Статья посвящена рассмотрению ряда форм общественного сознания или духовной культуры в их органической взаимосвязи и в контексте человеческой истории и актуальных проблем современности.
Проблемы, связанные с анализом социально-экономического развития человеческих сообществ неотделимы от проблем рассмотрения форм общественного сознания: морали, права, мифологии, религии и, конечно же, от таких феноменов, как политика, наука и сознание художественное, напрямую связанное с искусством, но далеко не сводимое лишь к нему. Правда, само понятие «формы общественного сознания», в приложении к рассматриваемому кругу проблем, не единственное.

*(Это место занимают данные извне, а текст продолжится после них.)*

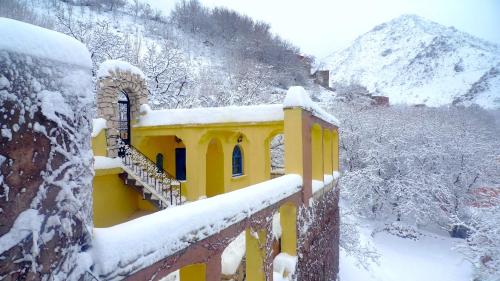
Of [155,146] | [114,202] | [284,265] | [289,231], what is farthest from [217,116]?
[284,265]

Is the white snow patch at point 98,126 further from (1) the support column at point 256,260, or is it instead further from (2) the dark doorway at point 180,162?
(1) the support column at point 256,260

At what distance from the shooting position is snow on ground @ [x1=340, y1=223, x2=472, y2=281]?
50.1 feet

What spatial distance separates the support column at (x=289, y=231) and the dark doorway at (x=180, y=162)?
24.9 ft

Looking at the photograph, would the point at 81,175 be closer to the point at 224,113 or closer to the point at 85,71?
the point at 85,71

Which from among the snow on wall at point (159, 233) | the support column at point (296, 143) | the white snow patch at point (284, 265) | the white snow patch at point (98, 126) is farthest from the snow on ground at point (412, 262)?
the snow on wall at point (159, 233)

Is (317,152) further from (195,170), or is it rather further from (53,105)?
(53,105)

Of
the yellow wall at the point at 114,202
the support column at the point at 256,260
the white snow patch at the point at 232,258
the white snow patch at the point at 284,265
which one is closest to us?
the support column at the point at 256,260

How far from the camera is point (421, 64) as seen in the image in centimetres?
6562

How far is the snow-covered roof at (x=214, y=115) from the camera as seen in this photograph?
1005cm

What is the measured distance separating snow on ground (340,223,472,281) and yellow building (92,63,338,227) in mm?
6449

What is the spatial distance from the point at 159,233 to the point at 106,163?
8.28m

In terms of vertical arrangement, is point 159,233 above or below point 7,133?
below

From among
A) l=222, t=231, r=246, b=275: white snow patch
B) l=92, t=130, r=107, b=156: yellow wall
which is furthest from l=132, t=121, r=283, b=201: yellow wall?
l=222, t=231, r=246, b=275: white snow patch

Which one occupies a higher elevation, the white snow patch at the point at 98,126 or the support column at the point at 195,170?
the white snow patch at the point at 98,126
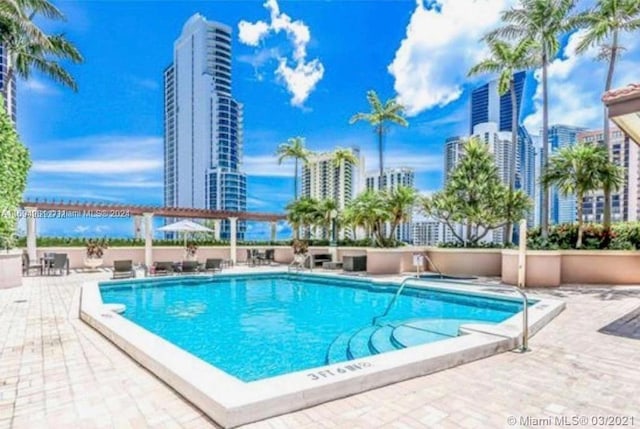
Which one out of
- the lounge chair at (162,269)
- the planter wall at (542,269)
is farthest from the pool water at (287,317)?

Применяются и такие понятия, как «формы духовной культуры», «формы духовного познания» или «духовного освоения мира человеком». К последним, например, московский профессор С.А.Нижников относит философию, религию, искусство… [1, с.34]. Здесь можно было бы добавить, что, в отличие от философии, религия, наука и искусство не просто формы общественного познания и формы духовной культуры», но одновременно и синтетические сферы человеческой деятельности, и взаимопроникающие составляющие социальной реальности, в которой собственно материальная сторона играет очень существенную роль. Что может ученый-экспериментатор без финансирования или архитектор, задумавший возведение прекрасного собора без рабочей силы и требуемых материалов? И вообще, что такое сама духовность и духовная культура? Как можно говорить о формах духовной культуры и о духовном, если мы даже не попытались разобраться, что это такое?
Вопросы резонные. Однако порядок их рассмотрения может быть различным, по крайней мере, по двум причинам. Во-первых, потому, что для практической деятельности и для общения, коммуникации бывает достаточно использования концептов (или смыслообразов), которые определяются не словами, а воспринимаются интуитивно либо разъясняются посредством демонстрации примеров. Как в стихотворении В.Маяковского о Нетте, человеке и пароходе – советском дипкурьере, погибшем в схватке с врагами. Что пишет Маяковский? – «В коммунизм из книжки верят средне. Мало ли что в книжке можно намолоть. А такое оживит внезапно бредни и покажет коммунизма естество и плоть». С тем же самым мы сталкиваемся и при попытках определить мужество или святость. И в первом, и во втором случаях можно пытаться четко определить их словами. И это тоже необходимо, но не всегда уместно. А можно вспомнить эпизод с римлянином Муцием Сцеволой, который, попав в плен, сжег на костре собственную руку, чтобы показать, что никакая боль, никакие муки ему не страшны. Или, говоря о святости и благотворительности в самом высоком смысле этого слова, можно вспомнить мать Терезу. Во-вторых же, совсем не обязательно идти от определения общего. Антропологи полагают, что такие слова, как лес, трава, животное, появлялись уже после слов, которыми обозначали, конкретные травы, деревья или живых существ. И это не отменяло движения по пути познания мира. Пойдем и мы путем, подмеченным антропологами – от частного к общему, чтобы со временем поразмышлять и о духовности, как таковой. А значит, пока будем отталкиваться от размышлений о том, что называется формами общественного сознания или, несколько иначе и с несколько иными акцентами, формами духовной деятельности.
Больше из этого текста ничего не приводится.